* _DOCUMENT EXTRACT_:
Our Dr told us in this inflammatory state he could get type one diabetes and we had to remove dairy immediately. This was for a child who snuck out of the house after 9:00 to get a milkshake. Clue number1. Morphine effect. We told him we love him, have to be good parents and no dairy. We did keep sweet cereal for transitioning. Dairy alone took the edge off especially the abusive language. I always kept my keys on me and walked out when he got ugly. I left a lot!

 

The food he is eating is adding to inflammation. It is like putting out a fire with gasoline and water. We did it slow but each item removed is one more irritant off the brain.

 

When we got the results of blood work we showed him in black and white he had infections. He was extremely angry but it helped. We said you have a broken brain and you would think we we were terrible parents if we didn't fix a broken arm. We also took away games and computer and he had to earn time. He only took two pills antibiotic and antiviral. 3x a day. Did you check HHV 6 ?

* _LISTED RECORDS_:
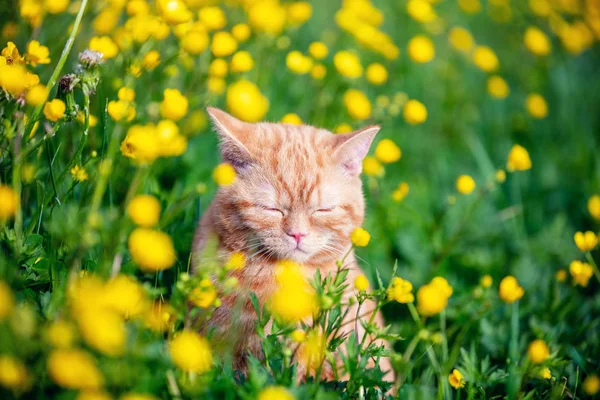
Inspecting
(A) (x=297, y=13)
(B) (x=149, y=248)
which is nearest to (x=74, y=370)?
(B) (x=149, y=248)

* _USING THE INFORMATION_:
a) How would you say "The food he is eating is adding to inflammation." from the parent's post about diet and a son's behavior in Spanish?
b) Can you carry the parent's post about diet and a son's behavior on from its final line?

* _ANSWERS BY TASK_:
a) La comida que está comiendo está aumentando la inflamación.

b)
 

3 days later he improved and kept on improving. 2 months later we added SSRI for more blood to the frontal lobes as indicated from neuro spect scans and have been stable for 2 years.

 

It was the hardest time of my life and some days I wondered if I would make it. You can do it! One hour at a time becomes one day and than a week. We are all here for you. Hang in there!